In the case study presented here, the goal of the facilitation team was to educate management by challenging their mental models with rich and compelling data and interpretations. Managers who accepted faulty equipment or human error as a sufficient cause of problems were squandering opportunities to understand systems and make meaningful changes. Managers began to understand their collective responsibility to provide the resources (people, time, money, equipment, plans, opportunities, legitimacy, procedures, etc), shape the structures (for example, silos versus cross-functional teams), and set the values (for example, “it's great we hit that production goal early, but how many safety corners did we cut to make it?”) by which the system operates.
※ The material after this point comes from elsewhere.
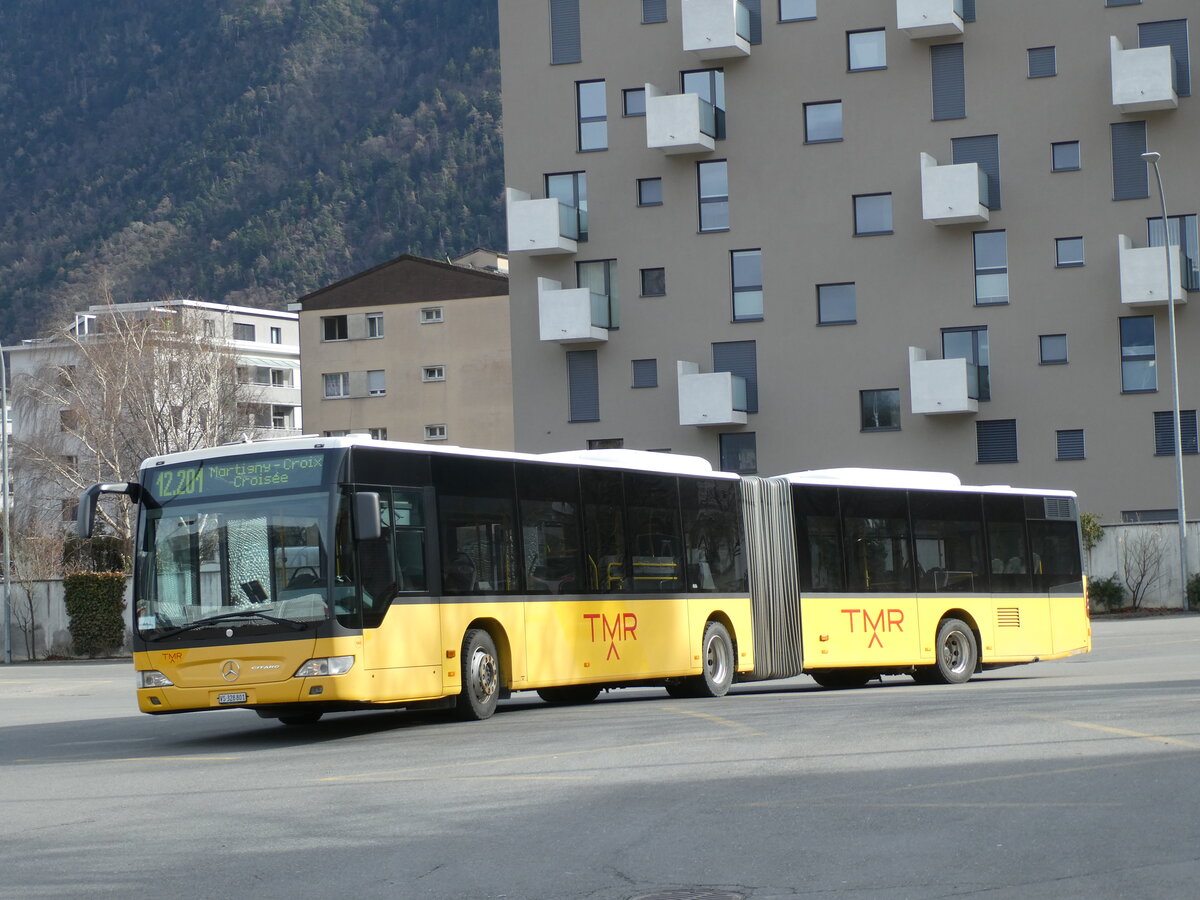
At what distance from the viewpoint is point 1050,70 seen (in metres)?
50.6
The cultural legacy of the intervention was embodied in managers' increased openness to new ideas, individuals' questioning attitude and disciplined thinking, and a root cause analysis process that provided continual opportunities to learn and improve.

Key messages

  • New tools and techniques create opportunities to reshape cultural assumptions, values, and practices through the context in which the tools are introduced and used.

  • The quality of decision making depends on the quality of input data, and the quality of input data depends on the quality of conversations and relationships.

  • New understandings have to be put into action and made visible to everyone in order to build trust, motivate participation, and enhance performance.

  • The cultural legacy of the root cause learning intervention was embodied in managers' increased openness to new ideas, individuals' questioning attitude and disciplined thinking, and a root cause analysis process that provided continual opportunities to learn and improve.

  • There are strengths of the healthcare culture that can be built upon to support new understandings and new practices, rather than trying to break the existing culture.18

New understandings have to be put into action and made visible to everyone in order to complete the change process.21 The root cause analysis intervention showed that operators could tell engineers about technical problems and get the engineers to listen, that front line employees could tell managers about how managers' resource allocation decisions were creating unanticipated safety and quality issues, and that managers would listen, refrain from “shooting the messenger”, and take action to make things better. These small wins become stories that build trust, motivate further participation, shift the culture, and enhance performance.

REFERENCES

Footnotes

  • * At this plant “root cause” was used as an adjective, never as a noun. They emphasize that there is no single root cause, only an analysis process to learn more about probable causes.

  • * Unlike most companies, investigation of causes is separate from specific recommendations. Managers decide on actions, sometimes with the help of a solution development team.

  • * *While openness was key to the reporting process, written reports were kept brief due to legal and regulatory vulnerability.